[Excerpt]
Effective performance tuning begins with identifying the root cause and pinpointing the layer where the bottleneck occurs, followed by selecting targeted optimization strategies.

The analysis roadmap is as follows:

Dimensions of bottleneck analysis

  • For server performance issues, you need to focus on hardware metrics such as CPU, memory, disk I/O, and BIOS configurations. You can identify bottlenecks by analyzing the collected data.
  • For network problems, binding NIC interrupts to cores can significantly improve the network performance.

Key points for Hive optimization

Hive performance is affected by query plans and Tez task execution. During the optimization, you need to analyze both the HiveServer run logs and GC logs. The HiveServer log path is /var/log/hive on the HiveServer node. Table 1 describes the key logs.

Table 1 Key log files

File

Description

hiveserver2.log

HiveServer run log

hiveserver2-gc-2019-12-30_22-27-02.log.0.current

HiveServer GC log

Hive optimization procedure

  1. Analyze the tables and files to be processed by SQL. Collect statistics on the number of files, data volume, number of records, file format, and compression format of the tables to be processed. Check whether there are more suitable file storage formats and compression formats, whether partitions or buckets can be used, and whether a large number of small files need to be merged before the executing the map task. If optimization is possible, proceed accordingly.
    1. Determine a more appropriate file storage format.

[Exercises to complete]
- A) According to the excerpt, what is the HiveServer log path?
- B) Rewrite the excerpt between "Effective performance tuning" and "targeted optimization strategies.", inclusive, with "targeted" changed to "specific".
The lines here have no connection to the excerpt.

[Data supplied]
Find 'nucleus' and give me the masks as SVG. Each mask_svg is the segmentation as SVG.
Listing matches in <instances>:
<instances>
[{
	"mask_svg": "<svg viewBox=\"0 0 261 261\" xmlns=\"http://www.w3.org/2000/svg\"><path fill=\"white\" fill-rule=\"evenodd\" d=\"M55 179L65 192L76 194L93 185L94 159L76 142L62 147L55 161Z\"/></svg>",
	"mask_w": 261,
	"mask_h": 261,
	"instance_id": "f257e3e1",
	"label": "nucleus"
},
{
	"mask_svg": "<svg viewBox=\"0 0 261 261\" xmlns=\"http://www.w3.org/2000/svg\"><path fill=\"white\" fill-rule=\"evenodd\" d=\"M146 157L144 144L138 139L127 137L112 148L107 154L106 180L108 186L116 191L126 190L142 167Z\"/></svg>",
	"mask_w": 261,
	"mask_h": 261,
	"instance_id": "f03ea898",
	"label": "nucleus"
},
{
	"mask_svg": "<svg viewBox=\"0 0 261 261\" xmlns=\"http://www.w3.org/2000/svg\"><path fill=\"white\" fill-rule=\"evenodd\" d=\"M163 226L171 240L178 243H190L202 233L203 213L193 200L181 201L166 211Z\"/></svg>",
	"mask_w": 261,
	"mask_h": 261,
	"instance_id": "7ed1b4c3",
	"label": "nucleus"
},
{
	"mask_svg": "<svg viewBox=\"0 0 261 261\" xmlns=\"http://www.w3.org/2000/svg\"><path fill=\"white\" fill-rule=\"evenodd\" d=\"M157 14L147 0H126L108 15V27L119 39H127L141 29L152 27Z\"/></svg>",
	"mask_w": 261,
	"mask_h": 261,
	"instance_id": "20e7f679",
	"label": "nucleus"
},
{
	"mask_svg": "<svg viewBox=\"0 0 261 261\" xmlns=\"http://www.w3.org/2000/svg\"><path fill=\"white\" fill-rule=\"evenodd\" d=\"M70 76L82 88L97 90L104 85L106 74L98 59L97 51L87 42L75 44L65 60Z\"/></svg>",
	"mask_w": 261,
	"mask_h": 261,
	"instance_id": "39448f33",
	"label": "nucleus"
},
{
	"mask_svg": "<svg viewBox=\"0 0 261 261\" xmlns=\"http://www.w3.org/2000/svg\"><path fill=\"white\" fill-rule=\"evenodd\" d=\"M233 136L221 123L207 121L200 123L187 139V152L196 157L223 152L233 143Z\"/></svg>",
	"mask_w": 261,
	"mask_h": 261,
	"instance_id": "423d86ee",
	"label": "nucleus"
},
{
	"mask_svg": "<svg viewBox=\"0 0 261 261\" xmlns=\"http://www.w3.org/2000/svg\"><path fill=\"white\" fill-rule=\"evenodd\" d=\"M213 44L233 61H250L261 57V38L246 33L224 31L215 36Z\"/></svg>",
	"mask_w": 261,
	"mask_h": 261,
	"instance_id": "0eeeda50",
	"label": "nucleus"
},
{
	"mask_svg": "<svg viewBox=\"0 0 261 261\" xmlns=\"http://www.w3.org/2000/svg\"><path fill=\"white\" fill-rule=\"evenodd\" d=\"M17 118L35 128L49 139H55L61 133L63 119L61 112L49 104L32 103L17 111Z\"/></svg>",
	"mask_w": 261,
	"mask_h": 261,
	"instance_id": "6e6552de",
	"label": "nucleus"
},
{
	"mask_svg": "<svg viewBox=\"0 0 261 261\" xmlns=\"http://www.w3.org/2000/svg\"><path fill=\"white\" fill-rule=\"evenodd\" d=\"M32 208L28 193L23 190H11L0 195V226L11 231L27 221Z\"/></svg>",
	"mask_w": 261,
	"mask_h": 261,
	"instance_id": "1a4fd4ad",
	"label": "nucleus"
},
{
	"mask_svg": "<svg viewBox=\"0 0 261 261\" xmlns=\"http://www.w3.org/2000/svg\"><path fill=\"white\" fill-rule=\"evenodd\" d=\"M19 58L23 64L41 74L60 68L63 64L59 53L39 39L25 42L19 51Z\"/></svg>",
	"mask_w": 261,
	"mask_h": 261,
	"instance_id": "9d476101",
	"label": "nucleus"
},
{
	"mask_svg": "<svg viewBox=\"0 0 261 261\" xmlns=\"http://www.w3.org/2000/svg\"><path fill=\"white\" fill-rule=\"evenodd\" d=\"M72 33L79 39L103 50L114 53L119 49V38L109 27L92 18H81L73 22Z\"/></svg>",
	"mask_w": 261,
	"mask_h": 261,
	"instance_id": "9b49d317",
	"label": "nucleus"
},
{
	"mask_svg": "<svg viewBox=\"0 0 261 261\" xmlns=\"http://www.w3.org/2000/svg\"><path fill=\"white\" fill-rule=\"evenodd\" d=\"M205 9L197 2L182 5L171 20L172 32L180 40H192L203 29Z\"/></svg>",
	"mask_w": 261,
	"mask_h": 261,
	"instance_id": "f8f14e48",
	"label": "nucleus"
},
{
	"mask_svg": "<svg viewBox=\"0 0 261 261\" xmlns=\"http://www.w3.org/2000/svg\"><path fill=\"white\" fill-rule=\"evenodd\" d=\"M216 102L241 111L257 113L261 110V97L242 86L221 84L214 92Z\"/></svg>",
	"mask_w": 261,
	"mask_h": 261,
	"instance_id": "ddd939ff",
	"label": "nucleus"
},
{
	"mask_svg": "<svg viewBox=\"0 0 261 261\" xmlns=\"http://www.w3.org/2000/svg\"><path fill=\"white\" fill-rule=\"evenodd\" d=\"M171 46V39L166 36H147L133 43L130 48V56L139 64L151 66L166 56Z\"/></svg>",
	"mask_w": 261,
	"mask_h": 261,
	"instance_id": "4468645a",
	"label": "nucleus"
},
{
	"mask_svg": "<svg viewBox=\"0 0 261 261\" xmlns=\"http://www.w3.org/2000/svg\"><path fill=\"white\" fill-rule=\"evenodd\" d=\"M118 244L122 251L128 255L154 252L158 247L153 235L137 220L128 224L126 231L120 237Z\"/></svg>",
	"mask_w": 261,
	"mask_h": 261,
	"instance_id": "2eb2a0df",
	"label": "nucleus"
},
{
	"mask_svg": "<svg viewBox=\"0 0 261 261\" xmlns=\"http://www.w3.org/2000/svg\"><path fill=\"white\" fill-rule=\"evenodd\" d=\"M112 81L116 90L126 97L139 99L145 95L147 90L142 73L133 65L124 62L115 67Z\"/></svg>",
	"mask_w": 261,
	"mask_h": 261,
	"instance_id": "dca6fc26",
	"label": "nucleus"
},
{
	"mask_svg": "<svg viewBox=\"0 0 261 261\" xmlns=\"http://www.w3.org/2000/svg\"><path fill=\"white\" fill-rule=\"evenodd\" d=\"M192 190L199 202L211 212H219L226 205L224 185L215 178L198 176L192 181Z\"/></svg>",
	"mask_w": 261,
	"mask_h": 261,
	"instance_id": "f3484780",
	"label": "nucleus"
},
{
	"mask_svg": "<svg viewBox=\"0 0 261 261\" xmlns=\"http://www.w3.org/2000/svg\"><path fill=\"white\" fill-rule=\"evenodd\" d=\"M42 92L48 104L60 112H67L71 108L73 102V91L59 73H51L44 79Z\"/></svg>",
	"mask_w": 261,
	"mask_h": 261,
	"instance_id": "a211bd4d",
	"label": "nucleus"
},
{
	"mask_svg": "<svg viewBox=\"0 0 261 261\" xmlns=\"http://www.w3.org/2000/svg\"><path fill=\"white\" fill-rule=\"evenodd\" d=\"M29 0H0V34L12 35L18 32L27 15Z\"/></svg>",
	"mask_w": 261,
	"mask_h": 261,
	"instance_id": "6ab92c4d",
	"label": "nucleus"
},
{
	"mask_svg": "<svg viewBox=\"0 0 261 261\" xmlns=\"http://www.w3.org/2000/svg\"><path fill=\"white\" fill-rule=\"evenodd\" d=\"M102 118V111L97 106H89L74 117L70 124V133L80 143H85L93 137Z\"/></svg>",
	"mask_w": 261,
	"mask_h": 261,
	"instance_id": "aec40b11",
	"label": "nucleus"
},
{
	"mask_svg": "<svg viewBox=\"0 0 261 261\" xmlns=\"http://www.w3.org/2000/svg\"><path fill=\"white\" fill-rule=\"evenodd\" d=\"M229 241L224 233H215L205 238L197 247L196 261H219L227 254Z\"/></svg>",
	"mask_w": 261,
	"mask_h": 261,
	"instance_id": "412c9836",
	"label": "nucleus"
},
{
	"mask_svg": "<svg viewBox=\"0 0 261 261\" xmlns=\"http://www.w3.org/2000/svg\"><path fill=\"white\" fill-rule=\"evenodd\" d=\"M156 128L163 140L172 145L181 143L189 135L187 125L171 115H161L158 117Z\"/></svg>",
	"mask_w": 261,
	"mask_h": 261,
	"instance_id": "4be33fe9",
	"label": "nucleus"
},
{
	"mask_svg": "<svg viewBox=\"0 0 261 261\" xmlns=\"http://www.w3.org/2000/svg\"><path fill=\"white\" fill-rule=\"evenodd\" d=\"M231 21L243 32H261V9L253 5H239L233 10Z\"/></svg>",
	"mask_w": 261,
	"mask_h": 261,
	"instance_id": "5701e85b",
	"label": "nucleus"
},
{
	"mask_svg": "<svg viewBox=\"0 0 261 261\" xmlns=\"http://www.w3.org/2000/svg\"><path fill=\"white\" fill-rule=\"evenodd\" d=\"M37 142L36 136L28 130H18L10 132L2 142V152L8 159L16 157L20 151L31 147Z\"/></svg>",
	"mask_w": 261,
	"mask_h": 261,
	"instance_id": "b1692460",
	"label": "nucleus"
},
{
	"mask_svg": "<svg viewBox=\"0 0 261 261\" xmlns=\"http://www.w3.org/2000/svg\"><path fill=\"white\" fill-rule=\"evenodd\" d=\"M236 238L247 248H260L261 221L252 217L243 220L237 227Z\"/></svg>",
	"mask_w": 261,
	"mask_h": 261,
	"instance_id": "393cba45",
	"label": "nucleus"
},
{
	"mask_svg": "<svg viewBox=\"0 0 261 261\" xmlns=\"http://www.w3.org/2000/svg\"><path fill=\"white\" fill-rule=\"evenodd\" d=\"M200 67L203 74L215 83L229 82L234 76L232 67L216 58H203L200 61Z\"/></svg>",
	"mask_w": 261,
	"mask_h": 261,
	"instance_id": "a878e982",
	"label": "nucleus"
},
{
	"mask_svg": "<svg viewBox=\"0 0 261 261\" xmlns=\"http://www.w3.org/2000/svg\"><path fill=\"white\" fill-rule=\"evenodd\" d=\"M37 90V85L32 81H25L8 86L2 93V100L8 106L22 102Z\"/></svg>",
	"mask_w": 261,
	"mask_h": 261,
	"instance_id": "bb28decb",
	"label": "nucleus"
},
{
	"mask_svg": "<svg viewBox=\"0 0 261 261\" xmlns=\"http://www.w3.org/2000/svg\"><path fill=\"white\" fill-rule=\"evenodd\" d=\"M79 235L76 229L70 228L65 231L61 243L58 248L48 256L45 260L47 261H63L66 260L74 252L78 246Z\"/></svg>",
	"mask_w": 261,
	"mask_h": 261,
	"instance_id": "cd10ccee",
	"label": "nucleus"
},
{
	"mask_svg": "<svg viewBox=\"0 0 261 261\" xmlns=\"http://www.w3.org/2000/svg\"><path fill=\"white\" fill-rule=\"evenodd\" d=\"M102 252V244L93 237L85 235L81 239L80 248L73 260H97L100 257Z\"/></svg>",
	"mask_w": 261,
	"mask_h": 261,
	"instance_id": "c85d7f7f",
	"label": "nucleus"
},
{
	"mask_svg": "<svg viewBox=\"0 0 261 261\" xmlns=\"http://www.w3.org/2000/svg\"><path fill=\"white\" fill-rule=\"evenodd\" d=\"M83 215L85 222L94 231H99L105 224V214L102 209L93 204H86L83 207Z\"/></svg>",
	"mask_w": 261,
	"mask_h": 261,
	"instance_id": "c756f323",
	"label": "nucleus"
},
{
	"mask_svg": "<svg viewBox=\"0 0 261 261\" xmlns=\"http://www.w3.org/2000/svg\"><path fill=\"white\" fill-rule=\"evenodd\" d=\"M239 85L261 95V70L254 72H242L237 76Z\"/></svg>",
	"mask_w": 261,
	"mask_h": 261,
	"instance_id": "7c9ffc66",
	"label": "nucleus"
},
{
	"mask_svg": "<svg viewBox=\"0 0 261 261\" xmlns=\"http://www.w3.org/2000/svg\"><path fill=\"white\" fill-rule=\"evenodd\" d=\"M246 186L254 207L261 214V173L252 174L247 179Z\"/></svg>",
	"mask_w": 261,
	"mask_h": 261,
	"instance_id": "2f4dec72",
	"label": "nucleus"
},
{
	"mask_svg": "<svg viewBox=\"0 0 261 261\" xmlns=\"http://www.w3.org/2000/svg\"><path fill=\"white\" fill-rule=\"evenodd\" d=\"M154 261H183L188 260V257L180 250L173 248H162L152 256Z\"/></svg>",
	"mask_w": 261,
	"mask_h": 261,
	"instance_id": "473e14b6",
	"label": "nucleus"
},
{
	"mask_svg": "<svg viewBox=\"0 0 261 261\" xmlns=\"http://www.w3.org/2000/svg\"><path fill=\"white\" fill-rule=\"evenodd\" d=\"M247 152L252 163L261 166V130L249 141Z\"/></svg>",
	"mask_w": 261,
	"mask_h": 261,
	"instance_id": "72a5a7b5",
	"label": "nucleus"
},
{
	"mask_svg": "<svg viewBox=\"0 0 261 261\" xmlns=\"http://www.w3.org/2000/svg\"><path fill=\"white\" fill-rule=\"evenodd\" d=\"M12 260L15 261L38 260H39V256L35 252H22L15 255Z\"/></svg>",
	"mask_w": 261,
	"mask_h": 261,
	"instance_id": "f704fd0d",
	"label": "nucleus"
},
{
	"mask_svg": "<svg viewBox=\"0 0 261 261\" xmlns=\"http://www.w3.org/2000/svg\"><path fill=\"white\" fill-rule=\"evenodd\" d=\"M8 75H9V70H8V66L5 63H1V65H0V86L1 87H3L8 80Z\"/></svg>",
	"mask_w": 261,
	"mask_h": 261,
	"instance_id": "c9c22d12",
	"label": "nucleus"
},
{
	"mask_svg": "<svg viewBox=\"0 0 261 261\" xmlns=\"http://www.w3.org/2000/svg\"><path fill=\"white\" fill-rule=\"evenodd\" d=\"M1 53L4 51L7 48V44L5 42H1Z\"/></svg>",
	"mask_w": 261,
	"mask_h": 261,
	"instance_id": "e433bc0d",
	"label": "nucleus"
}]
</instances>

[List of solutions]
- A) /var/log/hive on the HiveServer node

- B)
Effective performance tuning begins with identifying the root cause and pinpointing the layer where the bottleneck occurs, followed by selecting specific optimization strategies.